Find $m\in \mathbb{R}$ so that $P(x)$ is divisible by $X^2+X+1$

Question

Let $P(X)=\left(X+1\right)^{2n+1}+\left(m-1\right)X^{n+2}$. Find $m\in \mathbb{R}$ so that $$X^2+X+1 | P(X),\forall n\in \mathbb{N}$$ I considered $y$ to be a root of $X^2+X+1$ and computed $P(y)$ but I'm getting $$y^{n-2}\left(y-m+1\right)=0$$ which means that $m$ is irrational. There must be a different approach. Got any other ideas?

Answer 1

Since $$X^3-1=(X-1)(X^2+X+1),$$ we obtain: $$P(X)\equiv -X^{4n+2}+(m-1)X^{n+2}=-X^{n+2}\left(X^{3n}-m+1\right)\equiv (m-2)X^{n+2},$$ which gives $m=2$.

Answer 2

Your method would have worked too: let $j$ be a root of $X^2+X+1$.

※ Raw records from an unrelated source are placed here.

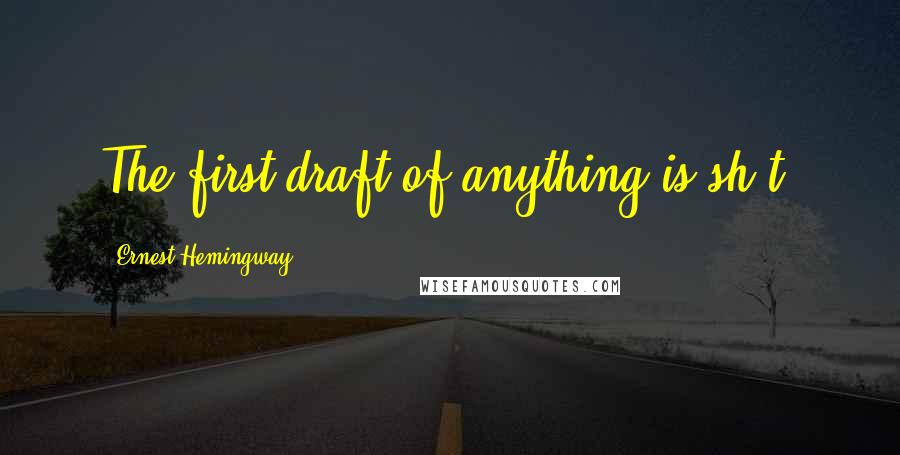 Ernest Hemingway, Quotes: The first draft of anything is sh*t.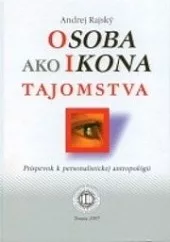 Osoba ako ikona tajomstva. Príspevok k personalistickej antropológii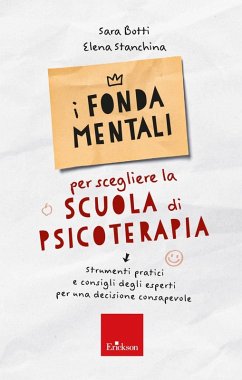 I fondamentali per scegliere la scuola di psicoterapia. Strumenti pratici e consigli degli esperti per una decisione consapevole - Botti, Sara; Stanchina, Elena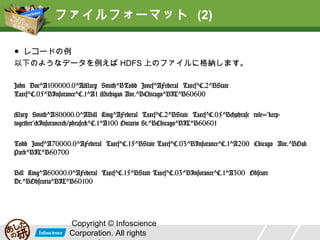 ファイルフォーマット (2)
● レコードの例
以下のようなデータを例えば HDFS 上のファイルに格納します。
John Doe^A100000.0^AMary Smith^BTodd Jones^AFederal Taxes^C.2^BState
Taxes^C.05^BInsurance^C.1^A1 Michigan Ave.^BChicago^BIL^B60600
Mary Smith^A80000.0^ABill King^AFederal Taxes^C.2^BState Taxes^C.05^B<phrase
role="keep-together">Insurance</phrase>^C.1^A100 Ontario St.^BChicago^BIL^B60601
Todd Jones^A70000.0^AFederal Taxes^C.15^BState Taxes^C.03^BInsurance^C.1^A200
Chicago Ave.^BOak Park^BIL^B60700
Bill King^A60000.0^AFederal Taxes^C.15^BState Taxes^C.03^BInsurance^C.1^A300
Obscure Dr.^BObscuria^BIL^B60100

Copyright © Infoscience
Corporation. All rights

Since $j^2+j+1=0$ we can deduce the following:

1. $j\neq 0$
2. $j+1=-j^2$
3. $(j-1)(j^2+j+1)=0\text{, hence } j^3= 1$

Given this:$$P(j)=\left(-j^2\right)^{2n+1}+\left(m-1\right)j^{n+2}.$$ $$=-j^{4n+2}+\left(m-1\right)j^{n+2}$$ $$\ \ \ \ =-(j^3)^nj^{n+2}+\left(m-1\right)j^{n+2}$$ $$\!\!=-j^{n+2}+\left(m-1\right)j^{n+2}$$

Therefore $$P(j)=0\Longleftrightarrow j^{n+2}=(m-1)j^{n+2}$$ and since $j\neq 0$ you can divide both sides by $j^{n+2}$ and get $m=2$.